Going back to scientific square one
Written by Simon Maloy
Published
Perhaps we've been going about this the wrong way.
Every time a conservative pops off about how climate change is a big hoax and amounts to nothing but a huge conspiracy to blah, blah, blah, the standard response has been to point to all the reams of technical data and in-depth peer-reviewed studies that have accumulated over the decades showing that the globe is warming and that anthropogenic greenhouse gas emissions are largely responsible.
And, of course, it never works. No amount of detailed scientific data on climate change seems to convince them otherwise. And that's always been a bit of a mystery. At least, it was a mystery until I read NewsBusters this afternoon and saw this headline: “Journalists Freeze Waiting To Get Into Global Warming Conference.” Without even the faintest glimmer of knowing irony, NewsBuster Noel Sheppard wrote:
A group of journalists stood for many hours in near-freezing temperatures Monday waiting to get into the United Nations climate change conference in Copenhagen.
Marvelously among them was Associated Press science writer Seth Borenstein who regularly reports on the dire consequences of -- wait for it! -- global warming.

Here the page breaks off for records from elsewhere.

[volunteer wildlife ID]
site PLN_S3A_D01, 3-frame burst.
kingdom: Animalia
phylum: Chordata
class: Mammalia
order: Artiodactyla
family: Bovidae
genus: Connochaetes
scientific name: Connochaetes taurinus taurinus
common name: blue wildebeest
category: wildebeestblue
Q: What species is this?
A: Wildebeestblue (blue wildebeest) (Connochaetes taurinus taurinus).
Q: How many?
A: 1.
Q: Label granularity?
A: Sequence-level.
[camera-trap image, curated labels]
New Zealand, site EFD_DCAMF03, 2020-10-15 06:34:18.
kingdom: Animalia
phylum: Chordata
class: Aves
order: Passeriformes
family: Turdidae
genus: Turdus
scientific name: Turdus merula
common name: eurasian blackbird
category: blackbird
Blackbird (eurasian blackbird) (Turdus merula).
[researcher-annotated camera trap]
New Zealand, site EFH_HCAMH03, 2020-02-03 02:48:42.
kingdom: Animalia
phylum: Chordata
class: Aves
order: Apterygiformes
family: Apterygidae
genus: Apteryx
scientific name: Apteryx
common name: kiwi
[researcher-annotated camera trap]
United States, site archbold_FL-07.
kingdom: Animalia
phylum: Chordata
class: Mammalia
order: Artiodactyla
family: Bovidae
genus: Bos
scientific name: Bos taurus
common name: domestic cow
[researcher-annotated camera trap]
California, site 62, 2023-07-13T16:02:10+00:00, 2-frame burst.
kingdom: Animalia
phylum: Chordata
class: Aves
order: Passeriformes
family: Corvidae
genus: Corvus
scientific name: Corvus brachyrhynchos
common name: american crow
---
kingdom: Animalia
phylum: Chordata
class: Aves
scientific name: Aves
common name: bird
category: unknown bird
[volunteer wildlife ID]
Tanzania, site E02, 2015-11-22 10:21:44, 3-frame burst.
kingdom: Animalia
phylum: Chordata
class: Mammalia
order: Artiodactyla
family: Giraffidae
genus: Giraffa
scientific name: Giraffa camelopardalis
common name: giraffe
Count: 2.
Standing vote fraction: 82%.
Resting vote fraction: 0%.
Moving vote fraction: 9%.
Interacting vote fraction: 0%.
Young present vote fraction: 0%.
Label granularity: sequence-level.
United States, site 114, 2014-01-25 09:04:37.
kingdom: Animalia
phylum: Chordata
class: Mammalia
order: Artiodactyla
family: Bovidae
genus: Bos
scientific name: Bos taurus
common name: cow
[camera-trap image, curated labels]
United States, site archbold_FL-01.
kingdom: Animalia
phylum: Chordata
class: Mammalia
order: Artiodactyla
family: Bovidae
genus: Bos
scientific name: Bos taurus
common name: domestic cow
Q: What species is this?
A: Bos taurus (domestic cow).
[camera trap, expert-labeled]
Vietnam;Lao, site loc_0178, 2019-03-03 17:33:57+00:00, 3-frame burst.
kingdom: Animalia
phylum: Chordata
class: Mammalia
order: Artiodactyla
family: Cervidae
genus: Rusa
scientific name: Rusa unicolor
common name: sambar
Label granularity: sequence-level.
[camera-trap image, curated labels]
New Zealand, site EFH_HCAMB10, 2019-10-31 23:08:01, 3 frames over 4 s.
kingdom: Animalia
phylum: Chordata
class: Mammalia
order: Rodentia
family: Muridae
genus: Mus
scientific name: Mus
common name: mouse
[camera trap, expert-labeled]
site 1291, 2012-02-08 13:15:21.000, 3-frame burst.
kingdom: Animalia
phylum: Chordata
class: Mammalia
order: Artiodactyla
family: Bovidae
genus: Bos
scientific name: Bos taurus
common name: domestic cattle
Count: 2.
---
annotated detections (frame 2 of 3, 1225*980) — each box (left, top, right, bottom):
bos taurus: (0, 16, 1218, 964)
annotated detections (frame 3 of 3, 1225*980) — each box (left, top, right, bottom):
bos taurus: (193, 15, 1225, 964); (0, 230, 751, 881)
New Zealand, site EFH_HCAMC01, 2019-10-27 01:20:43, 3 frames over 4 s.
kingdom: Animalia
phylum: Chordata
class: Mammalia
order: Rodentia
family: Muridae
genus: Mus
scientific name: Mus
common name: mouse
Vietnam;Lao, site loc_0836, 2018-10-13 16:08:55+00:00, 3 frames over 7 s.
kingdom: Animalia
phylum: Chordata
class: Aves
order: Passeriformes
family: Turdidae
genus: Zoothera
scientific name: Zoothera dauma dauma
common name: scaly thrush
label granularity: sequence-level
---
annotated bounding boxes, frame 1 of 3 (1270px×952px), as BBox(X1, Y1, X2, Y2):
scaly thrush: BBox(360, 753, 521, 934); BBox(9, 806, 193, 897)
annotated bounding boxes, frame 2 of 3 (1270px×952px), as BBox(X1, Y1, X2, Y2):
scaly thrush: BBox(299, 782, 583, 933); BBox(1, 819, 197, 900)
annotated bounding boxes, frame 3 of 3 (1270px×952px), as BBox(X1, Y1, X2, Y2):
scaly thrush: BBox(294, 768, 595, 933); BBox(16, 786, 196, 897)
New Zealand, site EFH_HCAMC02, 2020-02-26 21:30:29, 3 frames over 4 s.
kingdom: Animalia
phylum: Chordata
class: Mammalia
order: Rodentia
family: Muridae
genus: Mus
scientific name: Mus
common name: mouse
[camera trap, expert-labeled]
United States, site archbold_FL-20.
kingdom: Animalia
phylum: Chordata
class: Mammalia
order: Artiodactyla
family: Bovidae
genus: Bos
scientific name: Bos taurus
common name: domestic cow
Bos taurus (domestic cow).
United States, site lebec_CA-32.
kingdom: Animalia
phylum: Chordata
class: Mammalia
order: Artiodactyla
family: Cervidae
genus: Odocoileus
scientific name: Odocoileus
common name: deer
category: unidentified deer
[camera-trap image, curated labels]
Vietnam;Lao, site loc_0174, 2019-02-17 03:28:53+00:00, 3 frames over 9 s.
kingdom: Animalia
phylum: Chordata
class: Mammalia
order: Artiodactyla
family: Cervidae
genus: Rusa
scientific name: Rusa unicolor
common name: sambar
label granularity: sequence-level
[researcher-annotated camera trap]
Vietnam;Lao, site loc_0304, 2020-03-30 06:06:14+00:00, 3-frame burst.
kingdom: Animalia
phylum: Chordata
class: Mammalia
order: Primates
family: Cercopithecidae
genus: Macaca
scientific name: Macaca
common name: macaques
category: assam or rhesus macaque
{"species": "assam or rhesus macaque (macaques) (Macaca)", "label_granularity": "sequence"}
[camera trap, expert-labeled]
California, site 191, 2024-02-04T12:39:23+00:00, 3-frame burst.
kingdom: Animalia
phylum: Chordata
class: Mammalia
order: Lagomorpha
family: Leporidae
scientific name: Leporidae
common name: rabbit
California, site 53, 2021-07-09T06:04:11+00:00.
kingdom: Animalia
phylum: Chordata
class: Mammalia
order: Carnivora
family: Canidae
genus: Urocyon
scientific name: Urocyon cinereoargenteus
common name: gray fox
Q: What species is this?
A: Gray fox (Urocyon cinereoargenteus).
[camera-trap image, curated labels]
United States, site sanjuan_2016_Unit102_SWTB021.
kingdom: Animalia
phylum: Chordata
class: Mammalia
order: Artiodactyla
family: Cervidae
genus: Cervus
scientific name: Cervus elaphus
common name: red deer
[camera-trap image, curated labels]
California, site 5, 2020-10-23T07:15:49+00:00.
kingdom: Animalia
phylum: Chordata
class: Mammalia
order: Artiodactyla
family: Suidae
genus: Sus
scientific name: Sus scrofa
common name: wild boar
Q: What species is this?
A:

You see, Noel Sheppard thinks that the fact that it's cold in Scandinavia in mid-December means there's no global warming ...
And then it dawned on me. There's a reason all the technical climate science data does nothing to convince conservatives like Noel Sheppard that climate change is real -- because they're too abysmally thick to grasp even the basic idea of latitude.
OK, perhaps it's not fair to call someone “abysmally thick” based on one stupid thing they wrote -- you'd have to look at the entirety of their published works to make such a decision. And that's also the reason why it's stupid to say that a cold day in Copenhagen means there is no global warming. Climate science is the study of how the global climate changes over long periods of time, not the temperature on a given day in one Nordic capital. A cold day in Copenhagen proves nothing one way or the other, nor does the record-high temperature that was set 12 days ago in Albany, New York.
I always knew that for a real debate on climate change to be possible, some basic scientific literacy was necessary. But I never imagined it would have to be as basic as “it's supposed to be cold in Scandinavia.”